15 May 2004

Two Abrahams and 19th-century racism

In the new issue of Comment, Vincent Bacote writes of the "Gifts of 'Father Abraham'." Here he recounts his own distress at discovering in Abraham Kuyper, for whose vision he was otherwise enthusiastic, expressed viewpoints that can only be described as racist. Fortunately Bacote is able to affirm Kuyper's overall understanding of the relationship between faith and life despite the latter's belief that "Aryans" are superior to their fellow human beings with skin of darker pigment.

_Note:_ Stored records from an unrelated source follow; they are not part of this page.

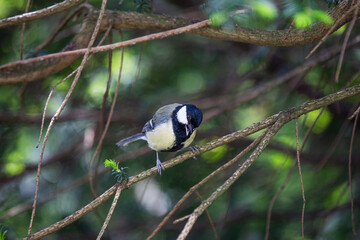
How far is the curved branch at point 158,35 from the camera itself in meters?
1.96

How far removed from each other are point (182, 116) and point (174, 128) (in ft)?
0.40

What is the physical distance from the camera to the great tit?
260 cm

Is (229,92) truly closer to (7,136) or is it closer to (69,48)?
(69,48)

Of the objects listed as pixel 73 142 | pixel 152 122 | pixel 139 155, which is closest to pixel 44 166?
pixel 73 142

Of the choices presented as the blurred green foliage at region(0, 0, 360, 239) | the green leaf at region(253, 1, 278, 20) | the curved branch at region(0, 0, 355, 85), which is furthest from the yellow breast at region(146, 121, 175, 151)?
the green leaf at region(253, 1, 278, 20)

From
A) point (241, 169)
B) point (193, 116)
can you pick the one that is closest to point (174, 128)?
point (193, 116)

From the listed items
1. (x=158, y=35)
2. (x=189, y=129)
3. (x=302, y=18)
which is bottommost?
(x=189, y=129)

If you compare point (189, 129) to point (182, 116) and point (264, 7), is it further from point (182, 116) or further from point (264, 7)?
point (264, 7)

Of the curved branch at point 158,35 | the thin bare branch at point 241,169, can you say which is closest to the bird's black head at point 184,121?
the curved branch at point 158,35

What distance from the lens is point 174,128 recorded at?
2.73 meters

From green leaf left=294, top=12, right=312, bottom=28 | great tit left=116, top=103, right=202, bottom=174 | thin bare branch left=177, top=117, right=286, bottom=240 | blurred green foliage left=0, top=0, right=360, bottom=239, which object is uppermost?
green leaf left=294, top=12, right=312, bottom=28

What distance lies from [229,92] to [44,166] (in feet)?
5.54

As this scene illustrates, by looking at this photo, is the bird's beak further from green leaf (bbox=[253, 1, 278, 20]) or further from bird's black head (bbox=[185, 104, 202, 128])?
green leaf (bbox=[253, 1, 278, 20])

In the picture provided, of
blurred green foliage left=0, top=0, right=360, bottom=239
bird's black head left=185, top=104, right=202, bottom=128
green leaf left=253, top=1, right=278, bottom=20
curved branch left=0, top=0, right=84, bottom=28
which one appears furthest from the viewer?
blurred green foliage left=0, top=0, right=360, bottom=239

Indeed in his day Kuyper was by no means alone in his belief in racial inequality. The following was spoken by another Abraham, surnamed Lincoln, in the first debate with his rival for public Office, Stephen A. Douglas, in 1858:

I have no purpose to introduce political and social equality between the white and the black races.

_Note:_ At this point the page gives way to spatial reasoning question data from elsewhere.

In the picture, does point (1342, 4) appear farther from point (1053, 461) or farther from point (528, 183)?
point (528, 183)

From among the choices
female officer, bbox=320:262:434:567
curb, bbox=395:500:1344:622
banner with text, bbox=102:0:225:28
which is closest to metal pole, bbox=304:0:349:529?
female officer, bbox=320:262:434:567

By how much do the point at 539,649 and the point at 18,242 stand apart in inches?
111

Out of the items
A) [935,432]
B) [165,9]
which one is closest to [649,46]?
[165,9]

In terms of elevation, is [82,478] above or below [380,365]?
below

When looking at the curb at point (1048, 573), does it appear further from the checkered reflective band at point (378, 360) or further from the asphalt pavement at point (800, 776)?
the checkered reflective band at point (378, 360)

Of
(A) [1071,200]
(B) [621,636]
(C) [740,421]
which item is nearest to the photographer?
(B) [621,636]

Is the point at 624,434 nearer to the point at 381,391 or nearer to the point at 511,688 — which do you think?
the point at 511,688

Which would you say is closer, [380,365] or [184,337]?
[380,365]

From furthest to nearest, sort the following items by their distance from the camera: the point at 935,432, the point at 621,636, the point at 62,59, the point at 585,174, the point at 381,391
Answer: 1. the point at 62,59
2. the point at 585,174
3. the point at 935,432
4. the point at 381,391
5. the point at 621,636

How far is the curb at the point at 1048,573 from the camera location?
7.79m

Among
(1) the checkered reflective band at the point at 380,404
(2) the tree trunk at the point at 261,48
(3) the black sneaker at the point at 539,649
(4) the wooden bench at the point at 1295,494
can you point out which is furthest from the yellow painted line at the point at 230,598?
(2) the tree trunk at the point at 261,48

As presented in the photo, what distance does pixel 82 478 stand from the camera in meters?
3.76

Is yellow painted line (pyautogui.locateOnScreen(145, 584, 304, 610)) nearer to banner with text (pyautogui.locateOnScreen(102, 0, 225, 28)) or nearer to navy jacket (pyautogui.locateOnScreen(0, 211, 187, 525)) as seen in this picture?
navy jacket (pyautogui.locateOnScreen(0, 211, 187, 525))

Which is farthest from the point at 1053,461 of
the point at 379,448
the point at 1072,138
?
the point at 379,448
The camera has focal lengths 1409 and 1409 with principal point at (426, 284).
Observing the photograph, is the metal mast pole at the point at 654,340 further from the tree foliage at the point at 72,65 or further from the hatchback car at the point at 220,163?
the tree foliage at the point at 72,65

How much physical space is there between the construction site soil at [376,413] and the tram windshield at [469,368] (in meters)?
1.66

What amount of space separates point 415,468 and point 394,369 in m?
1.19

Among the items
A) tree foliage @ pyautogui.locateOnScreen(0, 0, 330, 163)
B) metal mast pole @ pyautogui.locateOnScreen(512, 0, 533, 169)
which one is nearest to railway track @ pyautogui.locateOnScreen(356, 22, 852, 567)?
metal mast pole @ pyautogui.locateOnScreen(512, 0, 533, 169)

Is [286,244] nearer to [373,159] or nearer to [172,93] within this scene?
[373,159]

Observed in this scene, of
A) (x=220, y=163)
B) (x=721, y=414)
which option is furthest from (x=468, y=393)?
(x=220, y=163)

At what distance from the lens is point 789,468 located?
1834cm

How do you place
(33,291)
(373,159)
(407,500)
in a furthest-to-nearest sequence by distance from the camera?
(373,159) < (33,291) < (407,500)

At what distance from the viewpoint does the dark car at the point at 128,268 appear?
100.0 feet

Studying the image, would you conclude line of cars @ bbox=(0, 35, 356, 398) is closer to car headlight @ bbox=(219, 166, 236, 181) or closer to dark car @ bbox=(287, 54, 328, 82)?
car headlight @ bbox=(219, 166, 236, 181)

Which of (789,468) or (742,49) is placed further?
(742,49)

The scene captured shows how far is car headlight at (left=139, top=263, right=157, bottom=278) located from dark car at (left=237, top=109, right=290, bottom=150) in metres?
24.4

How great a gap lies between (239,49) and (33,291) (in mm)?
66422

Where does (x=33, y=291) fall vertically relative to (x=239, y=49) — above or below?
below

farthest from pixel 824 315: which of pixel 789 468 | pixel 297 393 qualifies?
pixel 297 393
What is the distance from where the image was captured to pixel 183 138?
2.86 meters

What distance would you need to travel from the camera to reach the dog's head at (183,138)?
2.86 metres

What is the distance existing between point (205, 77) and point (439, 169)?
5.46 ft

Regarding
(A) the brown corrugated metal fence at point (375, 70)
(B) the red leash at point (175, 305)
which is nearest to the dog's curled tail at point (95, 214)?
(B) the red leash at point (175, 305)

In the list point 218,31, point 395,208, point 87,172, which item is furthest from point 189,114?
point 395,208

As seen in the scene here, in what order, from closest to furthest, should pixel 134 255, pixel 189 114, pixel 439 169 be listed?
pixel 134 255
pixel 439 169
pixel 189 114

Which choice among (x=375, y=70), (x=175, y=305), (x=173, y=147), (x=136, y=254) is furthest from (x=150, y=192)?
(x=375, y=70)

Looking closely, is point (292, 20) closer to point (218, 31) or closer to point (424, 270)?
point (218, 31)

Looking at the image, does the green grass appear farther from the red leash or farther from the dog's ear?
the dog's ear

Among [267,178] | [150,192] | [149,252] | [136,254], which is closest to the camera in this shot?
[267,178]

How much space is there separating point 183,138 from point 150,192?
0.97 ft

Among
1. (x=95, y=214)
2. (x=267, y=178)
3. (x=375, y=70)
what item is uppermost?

There is a physical difference between the two, which in my judgment will probably forever forbid their living together upon the footing of perfect equality, and inasmuch as it becomes a necessity that there must be a difference, I, as well as Judge Douglas, am in favor of the race to which I belong, having the superior position. I have never said anything to the contrary, but I hold that notwithstanding all this, there is no reason in the world why the negro is not entitled to all the natural rights enumerated in the Declaration of Independence, the right to life, liberty and the pursuit of happiness.

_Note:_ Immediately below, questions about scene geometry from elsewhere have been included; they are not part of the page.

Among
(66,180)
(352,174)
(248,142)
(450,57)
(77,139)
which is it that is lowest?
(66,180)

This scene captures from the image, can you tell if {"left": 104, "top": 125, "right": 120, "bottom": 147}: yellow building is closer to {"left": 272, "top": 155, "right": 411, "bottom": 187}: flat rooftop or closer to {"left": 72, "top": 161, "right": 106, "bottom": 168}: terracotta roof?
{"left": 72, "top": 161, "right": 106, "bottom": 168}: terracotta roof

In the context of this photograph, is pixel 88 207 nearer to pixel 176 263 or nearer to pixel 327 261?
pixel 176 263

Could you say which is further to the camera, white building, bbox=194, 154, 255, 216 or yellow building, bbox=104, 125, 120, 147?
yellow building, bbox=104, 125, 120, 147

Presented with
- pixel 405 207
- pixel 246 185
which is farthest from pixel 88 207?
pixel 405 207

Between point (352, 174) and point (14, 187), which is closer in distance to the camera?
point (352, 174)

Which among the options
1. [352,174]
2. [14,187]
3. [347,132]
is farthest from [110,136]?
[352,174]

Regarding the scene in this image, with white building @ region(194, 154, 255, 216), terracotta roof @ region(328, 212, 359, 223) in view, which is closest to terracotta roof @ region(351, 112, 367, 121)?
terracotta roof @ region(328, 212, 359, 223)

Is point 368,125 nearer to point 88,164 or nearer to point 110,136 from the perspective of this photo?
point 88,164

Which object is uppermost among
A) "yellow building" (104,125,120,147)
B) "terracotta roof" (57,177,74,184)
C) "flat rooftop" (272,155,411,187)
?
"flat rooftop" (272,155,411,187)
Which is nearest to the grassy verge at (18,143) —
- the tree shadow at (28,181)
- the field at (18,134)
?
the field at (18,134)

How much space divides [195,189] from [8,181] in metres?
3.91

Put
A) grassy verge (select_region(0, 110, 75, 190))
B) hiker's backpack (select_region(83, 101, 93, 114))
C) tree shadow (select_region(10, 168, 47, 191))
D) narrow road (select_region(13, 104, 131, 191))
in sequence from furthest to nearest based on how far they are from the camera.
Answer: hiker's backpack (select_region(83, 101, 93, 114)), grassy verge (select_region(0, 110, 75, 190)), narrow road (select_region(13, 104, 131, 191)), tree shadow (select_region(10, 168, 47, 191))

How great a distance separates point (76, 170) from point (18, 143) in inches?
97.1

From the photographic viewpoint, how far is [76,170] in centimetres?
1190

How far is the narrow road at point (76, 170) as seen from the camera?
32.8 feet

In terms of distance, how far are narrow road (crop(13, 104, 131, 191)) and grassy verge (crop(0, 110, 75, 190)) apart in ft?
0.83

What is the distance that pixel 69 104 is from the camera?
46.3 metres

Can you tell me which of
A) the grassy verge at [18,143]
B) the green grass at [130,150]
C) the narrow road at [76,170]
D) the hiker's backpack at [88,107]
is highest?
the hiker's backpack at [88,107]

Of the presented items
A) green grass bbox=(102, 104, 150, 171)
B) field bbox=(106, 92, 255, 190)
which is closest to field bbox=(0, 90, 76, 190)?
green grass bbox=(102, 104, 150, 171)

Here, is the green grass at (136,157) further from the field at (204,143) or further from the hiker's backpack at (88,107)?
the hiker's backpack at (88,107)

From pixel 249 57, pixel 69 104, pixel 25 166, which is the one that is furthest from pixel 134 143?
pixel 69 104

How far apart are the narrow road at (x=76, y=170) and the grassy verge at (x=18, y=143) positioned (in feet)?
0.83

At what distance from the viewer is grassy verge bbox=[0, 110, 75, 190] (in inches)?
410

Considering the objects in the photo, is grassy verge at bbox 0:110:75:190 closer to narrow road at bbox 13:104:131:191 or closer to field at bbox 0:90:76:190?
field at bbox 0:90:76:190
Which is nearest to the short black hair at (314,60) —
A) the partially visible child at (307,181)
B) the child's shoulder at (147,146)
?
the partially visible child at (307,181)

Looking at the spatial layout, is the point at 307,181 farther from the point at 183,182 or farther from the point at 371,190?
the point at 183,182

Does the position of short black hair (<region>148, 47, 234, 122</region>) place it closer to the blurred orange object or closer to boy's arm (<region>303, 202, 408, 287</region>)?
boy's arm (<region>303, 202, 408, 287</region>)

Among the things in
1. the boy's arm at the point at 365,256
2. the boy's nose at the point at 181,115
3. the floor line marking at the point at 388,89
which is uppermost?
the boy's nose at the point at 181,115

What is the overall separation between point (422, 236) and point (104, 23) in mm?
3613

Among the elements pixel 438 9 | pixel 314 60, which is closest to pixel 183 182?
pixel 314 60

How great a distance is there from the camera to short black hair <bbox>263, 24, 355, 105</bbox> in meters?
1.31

I hold that he is as much entitled to these as the white man. I agree with Judge Douglas he is not my equal in many respects---certainly not in color, perhaps not in moral or intellectual endowment. But in the right to eat the bread, without leave of anybody else, which his own hand earns, he is my equal and the equal of Judge Douglas, and the equal of every living man.

One can, of course, choose to focus on the offending elements in Lincoln's speech, as they undoubtedly reflect the future US president's genuine convictions. At the same time, it seems clear in which direction Lincoln was attempting to move his audience, namely, towards a recognition of the rights of black Americans and of the injustice of involuntary servitude.

We can undoubtedly find countless examples among our ancestors of unenlightened attitudes towards the races, the role of women, and so forth. Yet rather than causing us to believe in our own superiority to them (might this be a kind of chronological rather than epidermal racism?), it should instead engender in us humility for two reasons. First, we should be humble in acknowledging what we owe to those who came before us, however atavistic some of their opinions may appear generations later. But second, being aware of the blind spots in our forebears should make us aware that we ourselves may be unable to see clearly on issues where we unthinkingly reflect the prejudices of the larger society.